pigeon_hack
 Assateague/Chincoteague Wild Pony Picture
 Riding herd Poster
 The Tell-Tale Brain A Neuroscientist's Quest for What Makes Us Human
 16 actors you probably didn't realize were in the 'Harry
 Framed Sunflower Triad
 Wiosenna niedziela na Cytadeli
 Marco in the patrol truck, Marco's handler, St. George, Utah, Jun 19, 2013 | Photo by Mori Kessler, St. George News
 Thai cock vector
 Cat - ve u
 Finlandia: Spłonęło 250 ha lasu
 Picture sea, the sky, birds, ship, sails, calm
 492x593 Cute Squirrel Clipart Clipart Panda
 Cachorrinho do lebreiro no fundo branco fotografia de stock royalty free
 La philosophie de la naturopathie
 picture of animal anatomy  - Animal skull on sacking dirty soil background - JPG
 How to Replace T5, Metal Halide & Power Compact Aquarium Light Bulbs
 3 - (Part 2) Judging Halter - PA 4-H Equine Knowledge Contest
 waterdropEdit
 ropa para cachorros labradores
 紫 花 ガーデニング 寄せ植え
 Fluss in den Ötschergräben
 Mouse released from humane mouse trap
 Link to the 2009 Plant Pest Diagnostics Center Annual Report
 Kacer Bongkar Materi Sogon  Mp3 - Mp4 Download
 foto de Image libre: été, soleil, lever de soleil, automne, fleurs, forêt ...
━━━━━━
WORK ITEM> Your answer must consist solely of the lines from the top of the entries above through the line containing "紫 花 ガーデニング 寄せ植え", copied exactly, both ends included.

EXERCISE OUTPUT>
pigeon_hack
 Assateague/Chincoteague Wild Pony Picture
 Riding herd Poster
 The Tell-Tale Brain A Neuroscientist's Quest for What Makes Us Human
 16 actors you probably didn't realize were in the 'Harry
 Framed Sunflower Triad
 Wiosenna niedziela na Cytadeli
 Marco in the patrol truck, Marco's handler, St. George, Utah, Jun 19, 2013 | Photo by Mori Kessler, St. George News
 Thai cock vector
 Cat - ve u
 Finlandia: Spłonęło 250 ha lasu
 Picture sea, the sky, birds, ship, sails, calm
 492x593 Cute Squirrel Clipart Clipart Panda
 Cachorrinho do lebreiro no fundo branco fotografia de stock royalty free
 La philosophie de la naturopathie
 picture of animal anatomy  - Animal skull on sacking dirty soil background - JPG
 How to Replace T5, Metal Halide & Power Compact Aquarium Light Bulbs
 3 - (Part 2) Judging Halter - PA 4-H Equine Knowledge Contest
 waterdropEdit
 ropa para cachorros labradores
 紫 花 ガーデニング 寄せ植え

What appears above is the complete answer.